Richter und Staatsanwälte, Gerichtsvollzieher und Wachtmeister sehen sich teils häufiger verbalen Angriffen ausgesetzt. Wie reagieren das Land Sachsen-Anhalt und die Beamten darauf?
Beleidigungen, Bedrohungen und verbale Entgleisungen gegen Beschäftigte der Justiz in Sachsen-Anhalt haben in einigen Bereichen zugenommen. Tätliche Übergriffe bilden aber weiterhin die Ausnahme im Land, wie das Justizministerium in Magdeburg auf Nachfrage mitteilte. "Bedienstete der Justiz Sachsen-Anhalt berichten, dass sich der Umgangston insbesondere im Rahmen der Kommunikation mit Bürgerinnen und Bürgern teilweise verändert hat." Unter anderem werde die allgemeine Stimmung durchaus häufiger als gereizt beschrieben. Eine Statistik gibt es laut dem Ministerium nicht.
"Die Bediensteten der Justiz des Landes Sachsen-Anhalt sind dafür sensibilisiert und geschult", erklärte ein Ministeriumssprecher. "Die entsprechenden Informationen und Schulungsmöglichkeiten werden den Bediensteten der Justiz landesweit angeboten."
Diffamierungen und Einschüchterungsversuche
Laut Ministerium ist etwa bekannt, dass regelmäßig unter anderem Reichsbürger, Selbstverwalter und Corona-Leugner Diffamierungen äußern und Einschüchterungsversuche – auch in schriftlicher Form – unternehmen. Das betreffe vermehrt Fälle, in denen ihnen die Entscheidungen nicht passten. "Wir wissen auch, dass zum Beispiel Reichsbürger und Selbstverwalter dazu neigen, in zum Teil umfangreichen Schriftsätzen an die Justiz Forderungen geltend zu machen, welche in der Regel schriftlich zurückgewiesen werden." Zuletzt habe es im Zusammenhang mit öffentlichkeitswirksamen Verfahren einen wellenartigen Eingang von E-Mails und Schreiben mit teilweise diffamierenden Äußerungen gegeben.
Das Ministerium nannte auch Einzelbeispiele aus der jüngsten Vergangenheit. In einem Landgericht in Sachsen-Anhalt habe ein Angeklagter beim Verlassen des Sitzungssaales einen Polizisten beleidigt. In einem anderen Landgericht des Landes sei eine Richterin durch einen Reichsbürger schriftlich bedroht worden, nachdem im Prozesskostenhilfeverfahren eine Entscheidung ergangen war.
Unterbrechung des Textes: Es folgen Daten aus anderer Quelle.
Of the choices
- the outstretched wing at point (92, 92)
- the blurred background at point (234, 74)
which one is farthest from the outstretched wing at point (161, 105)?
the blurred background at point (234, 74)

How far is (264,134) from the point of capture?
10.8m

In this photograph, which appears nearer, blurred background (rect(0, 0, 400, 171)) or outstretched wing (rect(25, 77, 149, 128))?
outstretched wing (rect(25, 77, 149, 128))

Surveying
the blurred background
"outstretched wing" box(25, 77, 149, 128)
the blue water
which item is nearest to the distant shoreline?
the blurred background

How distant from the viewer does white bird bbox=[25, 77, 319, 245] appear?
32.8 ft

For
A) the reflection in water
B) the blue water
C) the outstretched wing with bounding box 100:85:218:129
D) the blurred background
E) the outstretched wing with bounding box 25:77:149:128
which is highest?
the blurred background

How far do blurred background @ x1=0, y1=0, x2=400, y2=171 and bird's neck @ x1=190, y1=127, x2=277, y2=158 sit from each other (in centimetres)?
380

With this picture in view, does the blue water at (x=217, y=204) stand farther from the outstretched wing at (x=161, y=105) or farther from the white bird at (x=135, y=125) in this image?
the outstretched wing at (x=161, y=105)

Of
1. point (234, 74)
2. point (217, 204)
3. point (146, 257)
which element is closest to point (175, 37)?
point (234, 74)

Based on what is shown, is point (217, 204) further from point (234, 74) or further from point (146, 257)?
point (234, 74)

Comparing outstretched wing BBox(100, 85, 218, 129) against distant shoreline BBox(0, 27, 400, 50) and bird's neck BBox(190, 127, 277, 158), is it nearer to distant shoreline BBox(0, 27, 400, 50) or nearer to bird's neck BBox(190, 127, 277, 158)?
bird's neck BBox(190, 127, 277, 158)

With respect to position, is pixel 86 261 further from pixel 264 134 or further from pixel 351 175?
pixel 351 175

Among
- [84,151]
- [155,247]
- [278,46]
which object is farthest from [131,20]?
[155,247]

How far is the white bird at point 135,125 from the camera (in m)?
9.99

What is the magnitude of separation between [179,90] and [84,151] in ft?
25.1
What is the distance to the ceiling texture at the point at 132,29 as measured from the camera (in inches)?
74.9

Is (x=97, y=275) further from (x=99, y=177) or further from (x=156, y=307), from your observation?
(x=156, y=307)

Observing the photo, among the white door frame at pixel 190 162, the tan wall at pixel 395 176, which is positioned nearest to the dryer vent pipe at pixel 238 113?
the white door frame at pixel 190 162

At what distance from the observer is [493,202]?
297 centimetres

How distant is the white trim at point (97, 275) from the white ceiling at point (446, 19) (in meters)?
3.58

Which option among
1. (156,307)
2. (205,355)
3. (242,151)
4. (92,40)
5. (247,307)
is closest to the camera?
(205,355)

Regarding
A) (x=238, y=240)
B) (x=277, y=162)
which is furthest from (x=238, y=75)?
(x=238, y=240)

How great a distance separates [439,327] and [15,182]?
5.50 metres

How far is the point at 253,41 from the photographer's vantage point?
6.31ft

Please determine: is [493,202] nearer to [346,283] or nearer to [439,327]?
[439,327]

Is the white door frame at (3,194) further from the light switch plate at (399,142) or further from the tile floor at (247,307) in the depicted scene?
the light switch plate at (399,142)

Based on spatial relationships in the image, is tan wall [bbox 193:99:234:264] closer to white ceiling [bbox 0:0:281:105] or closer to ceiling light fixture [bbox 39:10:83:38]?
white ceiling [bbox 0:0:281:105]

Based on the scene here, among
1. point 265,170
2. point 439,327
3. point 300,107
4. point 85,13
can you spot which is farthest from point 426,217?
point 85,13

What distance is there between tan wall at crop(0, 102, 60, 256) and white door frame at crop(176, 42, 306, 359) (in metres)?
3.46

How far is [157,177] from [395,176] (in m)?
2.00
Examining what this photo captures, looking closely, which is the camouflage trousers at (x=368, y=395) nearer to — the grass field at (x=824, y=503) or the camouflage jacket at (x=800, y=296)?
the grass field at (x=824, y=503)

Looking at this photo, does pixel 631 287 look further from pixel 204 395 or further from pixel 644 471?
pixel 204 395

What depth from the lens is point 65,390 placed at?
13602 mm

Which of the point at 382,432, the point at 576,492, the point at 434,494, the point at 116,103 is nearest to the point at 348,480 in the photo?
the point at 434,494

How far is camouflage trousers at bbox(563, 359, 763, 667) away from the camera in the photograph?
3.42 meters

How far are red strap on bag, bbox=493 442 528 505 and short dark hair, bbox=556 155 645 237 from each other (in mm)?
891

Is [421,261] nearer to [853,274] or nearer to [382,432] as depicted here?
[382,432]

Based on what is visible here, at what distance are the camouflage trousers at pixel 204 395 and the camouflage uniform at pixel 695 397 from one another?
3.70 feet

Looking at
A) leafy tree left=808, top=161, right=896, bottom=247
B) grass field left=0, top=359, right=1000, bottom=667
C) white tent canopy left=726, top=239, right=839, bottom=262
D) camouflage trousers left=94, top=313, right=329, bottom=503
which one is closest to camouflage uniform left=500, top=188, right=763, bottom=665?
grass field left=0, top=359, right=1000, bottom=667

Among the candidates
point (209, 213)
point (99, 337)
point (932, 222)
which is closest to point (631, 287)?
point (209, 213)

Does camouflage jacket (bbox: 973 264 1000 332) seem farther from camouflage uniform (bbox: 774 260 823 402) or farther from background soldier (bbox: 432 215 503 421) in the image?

Hausverbote bei der Staatsanwaltschaft
Durch eine Staatsanwaltschaft wurden seit 2023 bis heute insgesamt acht Hausverbote für die Räumlichkeiten der entsprechenden Staatsanwaltschaft ausgesprochen, nachdem Anzeigeerstatter oder Beschuldigte bei der Vorsprache aggressiv aufgetreten waren.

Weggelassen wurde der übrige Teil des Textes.